Menteri Kehutanan (Menhut) Raja Juli Antoni mengklaim deforestasi Indonesia mengalami penurunan. Awalnya, Raja menjelaskan banjir bandang di Sumatera itu disebabkan oleh kombinasi tiga faktor. Pertama, siklon tropis senyar dan curah hujan tinggi.
“Namun juga ada karena bentuk geomorfologi DAS (Daerah Aliran Sungai). Serta yang ketiga tentu adalah kerusakan pada daerah tangkapan air atau DTA,” kata Raja dalam rapat Komisi IV DPR, Jakarta, Kamis (4/12/2025).
Raja menyebutkan, deforestasi hutan di Indonesia mengalami penurunan dalam setahun terakhir. Pada 2025, deforestasi turun hingga 23,1 persen jika dibandingkan tahun 2024.
Turun 23,1 persen
“Pada tahun 2025, deforestasi di Indonesia hingga bulan September, sekali lagi saya tegaskan sampai bulan September, karena kami akan ukur kembali nanti di akhir Desember. Deforestasi Indonesia hingga bulan September menurun sebesar 49.700 hektar jika dibandingkan tahun 2024 atau menurun 23,01 persen,” bebernya.

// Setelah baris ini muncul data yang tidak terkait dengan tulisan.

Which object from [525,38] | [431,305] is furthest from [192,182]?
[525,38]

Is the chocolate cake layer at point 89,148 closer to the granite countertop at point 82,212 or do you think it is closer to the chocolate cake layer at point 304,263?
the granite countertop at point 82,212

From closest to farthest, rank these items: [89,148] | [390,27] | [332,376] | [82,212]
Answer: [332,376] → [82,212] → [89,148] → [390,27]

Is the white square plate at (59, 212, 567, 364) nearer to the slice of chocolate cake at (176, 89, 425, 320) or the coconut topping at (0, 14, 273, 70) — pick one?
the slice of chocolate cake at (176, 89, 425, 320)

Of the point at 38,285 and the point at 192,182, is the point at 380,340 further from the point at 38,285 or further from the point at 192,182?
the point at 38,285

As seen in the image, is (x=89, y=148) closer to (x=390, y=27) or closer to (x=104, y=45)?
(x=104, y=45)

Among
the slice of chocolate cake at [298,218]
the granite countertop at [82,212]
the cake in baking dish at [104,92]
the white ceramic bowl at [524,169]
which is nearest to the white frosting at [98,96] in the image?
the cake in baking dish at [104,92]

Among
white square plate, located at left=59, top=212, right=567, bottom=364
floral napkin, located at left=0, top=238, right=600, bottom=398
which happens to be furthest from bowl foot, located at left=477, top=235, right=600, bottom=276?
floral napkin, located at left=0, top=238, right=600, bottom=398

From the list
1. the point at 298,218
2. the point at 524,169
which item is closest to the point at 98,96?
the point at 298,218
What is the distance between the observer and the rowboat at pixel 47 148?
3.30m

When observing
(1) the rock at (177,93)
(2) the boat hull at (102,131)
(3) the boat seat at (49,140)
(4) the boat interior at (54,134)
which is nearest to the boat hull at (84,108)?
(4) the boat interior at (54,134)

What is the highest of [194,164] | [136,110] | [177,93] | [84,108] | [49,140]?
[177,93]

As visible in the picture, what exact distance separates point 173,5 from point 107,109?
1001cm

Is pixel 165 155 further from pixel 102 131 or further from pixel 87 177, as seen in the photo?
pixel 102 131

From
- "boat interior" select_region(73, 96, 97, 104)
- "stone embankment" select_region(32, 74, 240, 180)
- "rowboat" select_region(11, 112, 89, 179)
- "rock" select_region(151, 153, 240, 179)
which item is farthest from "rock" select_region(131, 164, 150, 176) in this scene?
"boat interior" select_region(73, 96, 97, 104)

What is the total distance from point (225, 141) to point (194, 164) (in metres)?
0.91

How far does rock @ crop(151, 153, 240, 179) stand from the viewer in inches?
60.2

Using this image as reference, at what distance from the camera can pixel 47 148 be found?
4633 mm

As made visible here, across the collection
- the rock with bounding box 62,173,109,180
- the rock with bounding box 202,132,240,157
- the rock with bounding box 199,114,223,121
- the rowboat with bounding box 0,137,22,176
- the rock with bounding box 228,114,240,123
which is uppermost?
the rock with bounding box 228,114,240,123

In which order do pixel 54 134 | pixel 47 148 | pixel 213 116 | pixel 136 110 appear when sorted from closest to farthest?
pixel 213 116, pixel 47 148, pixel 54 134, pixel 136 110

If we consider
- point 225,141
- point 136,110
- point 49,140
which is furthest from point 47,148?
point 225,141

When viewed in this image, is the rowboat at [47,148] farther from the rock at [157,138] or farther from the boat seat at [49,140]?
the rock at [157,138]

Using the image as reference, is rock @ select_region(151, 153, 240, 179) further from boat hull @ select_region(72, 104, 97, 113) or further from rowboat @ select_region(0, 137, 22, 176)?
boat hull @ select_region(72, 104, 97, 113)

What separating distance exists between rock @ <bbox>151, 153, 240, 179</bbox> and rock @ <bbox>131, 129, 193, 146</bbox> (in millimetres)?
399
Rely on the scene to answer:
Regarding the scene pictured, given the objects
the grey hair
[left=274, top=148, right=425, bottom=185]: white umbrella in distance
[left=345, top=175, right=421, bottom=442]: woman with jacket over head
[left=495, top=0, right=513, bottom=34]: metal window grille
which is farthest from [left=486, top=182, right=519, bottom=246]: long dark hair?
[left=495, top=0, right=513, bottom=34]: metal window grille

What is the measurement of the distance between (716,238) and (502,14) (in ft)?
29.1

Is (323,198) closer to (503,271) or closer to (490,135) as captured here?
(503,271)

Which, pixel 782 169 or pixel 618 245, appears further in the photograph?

Menurutnya, penurunan deforestasi juga terjadi di wilayah terdampak bencana yakni di Aceh, Sumatera Utara dan Sumatera Barat yang disebut mengalami penurunan pada 2025 ini.
“Penurunan deforestasi tersebut juga teridentifikasi pada tiga provinsi terdampak banjir. Di Aceh menurun sebesar 10,04 persen. Di Sumatera Utara menurun sampai 13,98 persen dan di Provinsi Sumatera Barat turun 14 persen, jika sekali lagi dibandingkan dengan tahun 2024,” pungkasnya.
Melecut Kemenhut
Sebelumnya, Raja mengaku, bencana banjir bandang di Aceh, Sumatera Utara, dan Sumatera Barat telah melecut dirinya dan para pimpinan di Kementerian Kehutanan (Kemenhut).
Hal itu disampaikan Raja Juli saat mengawali pemaparannya dalam rapat kerja bersama Komisi IV DPR RI, Kamis (4/12/2025.
“Peristiwa ini juga melecut saya sebagai pimpinan dan jajaran pimpinan di Kementerian Kehutanan untuk berefleksi,” ujar Raja Juli di Kompleks Parlemen Senayan, Jakarta, Kamis (4/12/2025).
Raja menegaskan bencana Sumatera menjadi pendorong pihaknya untuk mengevaluasi total kebijakan tata kelola hutan.
“Mengevaluasi secara menyeluruh terhadap penatakelolaan hutan, forest governance, sehingga peristiwa serupa bisa dimitigasi dengan lebih baik di kemudian hari,” katanya.
Selain itu, Raja mengaku telah mengikuti instruksi dari Presiden untuk menggalang bantuan untuk para korban.
“Kami di Kementerian Kehutanan sesuai perintah Presiden Prabowo Subianto melalui mensesneg dan seskab terus menggalang bantuan, terutama dari UPT UPT di Sumatera untuk membantu, berbagi solidaritas dengan para korban terdampak,” pungkasnya.